Willa répondit par un son à mi-chemin entre le soupir et le grognement en déposant un baiser léger sur sa joue, puis se laissa tomber à sa place habituelle, à droite de sa petite sœur, qu'elle salua d'une pichenette affectueuse sur le nez.

Abigail était sa cadette de huit ans. C'était une petite fille menue, qui ressemblait, aux yeux de Willa, à un vrai petit lutin : elle avait hérité des beaux cheveux roux de leur mère, épais et bouclés à souhait, avec des reflets acajou, faisant ressortir sa peau parsemée de tâches de son, un trait qu'elle partageait cette fois-ci avec Willa. De même, les deux sœurs avaient des yeux noisette, cadeau génétique de leur père, à qui Willa ressemblait davantage de par ses cheveux bruns et lisses. Un autre détail chez la fillette qui rappelait souvent à Willa l'image d'un elfe du Père Noël : sa sœur était d'une nature joviale, arborant presque tout le temps un sourire solaire qui lui mangeait la moitié du visage. Même lorsqu'il lui arrivait de faire un caprice, ou que quelque chose la vexait, elle n'était pas de nature rancunière et ne parvenait jamais à faire la tête longtemps.
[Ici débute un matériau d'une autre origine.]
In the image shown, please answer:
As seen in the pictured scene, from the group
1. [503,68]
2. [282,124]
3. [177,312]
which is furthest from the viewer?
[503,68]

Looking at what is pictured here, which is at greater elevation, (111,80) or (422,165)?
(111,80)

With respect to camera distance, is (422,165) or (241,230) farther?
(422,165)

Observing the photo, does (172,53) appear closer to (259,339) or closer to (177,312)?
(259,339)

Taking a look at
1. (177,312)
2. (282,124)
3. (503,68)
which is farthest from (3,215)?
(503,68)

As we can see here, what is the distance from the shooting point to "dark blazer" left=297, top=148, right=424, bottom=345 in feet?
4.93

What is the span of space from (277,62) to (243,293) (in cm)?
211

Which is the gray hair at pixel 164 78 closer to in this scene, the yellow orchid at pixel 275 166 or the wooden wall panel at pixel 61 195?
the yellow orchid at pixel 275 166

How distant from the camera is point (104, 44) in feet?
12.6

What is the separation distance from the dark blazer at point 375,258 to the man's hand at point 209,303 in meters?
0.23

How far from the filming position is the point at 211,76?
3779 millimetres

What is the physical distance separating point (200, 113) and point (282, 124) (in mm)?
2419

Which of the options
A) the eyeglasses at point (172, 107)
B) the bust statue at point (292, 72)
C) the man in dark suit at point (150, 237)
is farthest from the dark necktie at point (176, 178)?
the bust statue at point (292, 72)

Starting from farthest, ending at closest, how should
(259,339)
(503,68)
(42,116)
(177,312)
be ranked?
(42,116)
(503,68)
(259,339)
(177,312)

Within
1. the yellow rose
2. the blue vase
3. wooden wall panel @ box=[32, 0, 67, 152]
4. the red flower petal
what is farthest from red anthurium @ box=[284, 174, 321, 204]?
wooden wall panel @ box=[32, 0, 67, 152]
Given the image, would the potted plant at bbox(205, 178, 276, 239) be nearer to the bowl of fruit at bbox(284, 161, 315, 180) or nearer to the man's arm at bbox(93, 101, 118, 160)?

Mais étonnamment, aujourd'hui, ce n'était pas le cas. Abby ne répondit pas au bonjour de sa sœur, fronçant les sourcils devant son bol de céréales, ses lèvres tournées en une moue boudeuse et misérable, les bras croisés sur sa poitrine étroite. Willa allait ouvrir la bouche pour lui demander la raison de sa mauvaise humeur, avant de se rendre compte qu'elle la connaissait : Abby devait aller chez l'orthodontiste aujourd'hui pour se faire poser un appareil dentaire.

- Dis donc, Crapulette, c'est comme ça que tu dis bonjour, toi ? , demanda-t-elle en penchant la tête sur le côté pour mieux voir son visage renfrogné.

Abby poussa un grognement et baissa les yeux de son bol à ses genoux.

- Abby a décidé qu'une grève de petit-déjeuner serait suffisante pour ne pas aller chez le dentiste, déclara leur mère dans leur dos en mettant la bouilloire en route pour se faire un thé.

Willa tourna à nouveau le regard vers sa sœur.

- Ah bon ? Mais tes céréales vont être toutes dégoûtantes, après... tu vas avoir l'impression de manger de la pâte à papier, avec le lait... C'est maintenant qu'il faut les manger !

Joignant le geste à la parole, elle attrapa la cuillère d'Abby et la plongea dans son bol avant de la porter à sa bouche.

- Hmm... Non, ça va, estima-t-elle, elles sont encore bonnes. Si t'en veux pas, je les prends, moi !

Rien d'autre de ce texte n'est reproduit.